What are common treatments for coronary artery perforation?

"In acute coronary syndrome, urgent treatments include open or endovascular management of the perforated artery, and urgent stabilization (blood, mechanical support) of the coagulopathy that may result from cardiogenic shock due to bleeding risk factors." - Anonymous Online Contributor

Unverified Answer

Can coronary artery perforation be cured?

"Despite adequate balloon inflation of a patent artery and correction of the defect, perforation was found to recur if the patency was lost within the first three weeks post-perforation. Continued balloon inflation is recommended to ensure healing of the perforation and to prevent recurrent perforation." - Anonymous Online Contributor

Unverified Answer

Who should consider clinical trials for coronary artery perforation?

"Clinical trials aimed at coronary artery perforation generally target the most likely-to-benefit with less clinical information available for other subgroups.
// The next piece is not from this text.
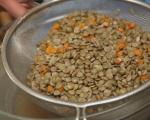Топла салата от българска леща с пушени гърди 3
Clinical trials aiming at those with diabetes mellitus appear to have lower risk-benefit ratios." - Anonymous Online Contributor

Unverified Answer

How serious can coronary artery perforation be?

"A fatal and severe scenario could occur. Data from a recent study suggests a possible relationship between risk factors for CAA and CABG surgery. Given the risk for perforation by stent placement, further studies are necessary to provide clinical guidance on the perforation risk. The long latency period and late presentation might explain the poor prognosis for surgical management, but longer follow-up is needed to assess CAA's long term consequences." - Anonymous Online Contributor

Unverified Answer

Is experimental safe for people?

"Experimental research can be performed with no risk or benefits to the patient when carried out in accord with good clinical and animal welfare and ethical considerations, which is necessary for the proper assessment of risk from research." - Anonymous Online Contributor

Unverified Answer

Have there been other clinical trials involving experimental?

"The treatment of other medical conditions by cardiac catheters is well supported by clinical trials. Clinical trials provide the evidence to support or refute the benefits of new treatments with no apparent bias." - Anonymous Online Contributor

Unverified Answer

Has experimental proven to be more effective than a placebo?

"(1) The incidence of major cardiac events increased after percutaneous coronary intervention. (2) Although the overall mortality was unchanged, the experimental treatment was associated with more perioperative cardiac interventions and had a higher probability of death in the perioperative period." - Anonymous Online Contributor

Unverified Answer

What is the latest research for coronary artery perforation?

"The number of studies on perforation remained constant between 2007 and 2015. The number of the patients involved in the studies is not increasing over time. There is enough research on perforation to provide a basis for patients and physicians using their decision-making abilities, knowledge, experience, and best available evidence to form the best decision. The quality of this research is good, but there is still more research needed to gain a good understanding of perforation." - Anonymous Online Contributor

Unverified Answer
Please Note: These questions and answers are submitted by anonymous patients, and have not been verified by our internal team.